Fancy meeting up with the same group of people to dine and ‘party’ together at least five times a week for the rest of your natural lives? I know that being condemned to this life of brittle social chit-chat, botox and breast augmentation is of constant fascination to the rest of us the poor people - but quite frankly, we all wish that we could be like them, say - for just one day a month I bet.

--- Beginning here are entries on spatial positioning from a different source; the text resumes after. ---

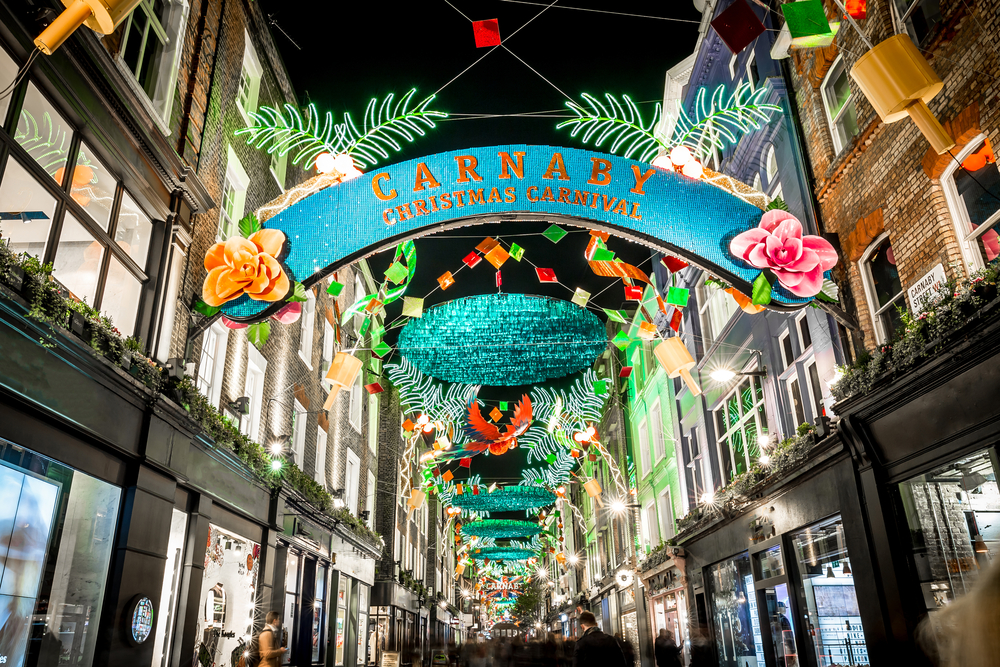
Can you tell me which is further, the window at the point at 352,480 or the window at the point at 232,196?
the window at the point at 352,480

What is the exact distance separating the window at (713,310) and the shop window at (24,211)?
45.5 ft

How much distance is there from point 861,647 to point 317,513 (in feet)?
39.9

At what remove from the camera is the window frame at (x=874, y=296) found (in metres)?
9.82

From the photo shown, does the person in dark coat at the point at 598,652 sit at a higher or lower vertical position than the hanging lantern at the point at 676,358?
lower

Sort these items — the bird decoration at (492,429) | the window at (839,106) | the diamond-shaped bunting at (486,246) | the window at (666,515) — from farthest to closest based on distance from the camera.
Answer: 1. the bird decoration at (492,429)
2. the window at (666,515)
3. the diamond-shaped bunting at (486,246)
4. the window at (839,106)

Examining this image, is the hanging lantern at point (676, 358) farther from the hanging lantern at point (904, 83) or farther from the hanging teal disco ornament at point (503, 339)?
the hanging lantern at point (904, 83)

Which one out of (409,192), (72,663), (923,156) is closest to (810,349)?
(923,156)

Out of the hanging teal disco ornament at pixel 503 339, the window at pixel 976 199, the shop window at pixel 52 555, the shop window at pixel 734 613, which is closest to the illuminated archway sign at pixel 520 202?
the window at pixel 976 199

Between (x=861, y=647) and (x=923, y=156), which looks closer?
(x=923, y=156)

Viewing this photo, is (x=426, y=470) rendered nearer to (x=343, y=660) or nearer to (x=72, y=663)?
(x=343, y=660)

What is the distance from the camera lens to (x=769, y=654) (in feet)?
44.5

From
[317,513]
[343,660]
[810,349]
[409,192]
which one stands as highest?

If you think about it, those of us who live ‘the life’ here in Majorca are a very strange breed indeed. In most ways living the ex-patriate lifestyle here or anywhere else is extremely different from just staying put, close to you roots in the UK. Ask yourself this; how many of your current friends and acquaintances here would you be friends with if you were still living in Britain? This is not to imply either snobbery or inappropriate social aspiration, just a statement of fact. The usual engines of social connection and interaction in British based society are usually - where you live, your own education, work, and your children’s schooling. For many of us living here, that generally accepted social criteria is not relevant at all.
Here we all are - having chucked ourselves into the melting pot of ex-pat life, rubbing shoulders and creating friendships with people that in the usual scheme of things you would not normally encounter because of either geography, career or education. Indeed, as I have mentioned in other articles on occasions, some of our brethren find the temptation too great - and affix to themselves a past CV that alas, bears little proximity to the truth; but that’s another story for another day isn’t it?
Anyway, on occasions I do wonder if the British consulate in Palma has it recorded somewhere, where we all came from before we were washed up here on Majorcan shores. If they did, I have this theory that this island contains more Yorkshire men and women that is strictly necessary; I know - it’s so annoying isn’t it? Also, I have this theory that Liverpudlians and-the-like have colonised whole sections of Palma Nova for no apparent reason other than to annoy me.
Pollensa old town is brim full of doleful Lancastrians and worse; plus the cheery sound of a cockney accent can clear a bar at twenty paces anywhere on the island. However, most enjoyable of all, is our collective insistence that we geographically pinpoint a person by where he originally comes from; as in - Geordie-Mike - Welsh-Dave - Birmingham-Betty and Aussie-Pete. Similarly, some of us are identified by what we do for a living e.g. among a certain circle of friends I am known as ‘Scoop’ whereas other pals are known locally as Kitchen Pete and Sparky Dave because they…Oh never mind.
Finally, let me share with you one sure-fire way of making friends when you are away from your roots. This was recommended to me years ago, by a much-travelled mentor who had spent half his working life abroad. He told me that on his arrival at any overseas posting he would always “Join the local cricket club.” Oh the irony of it all!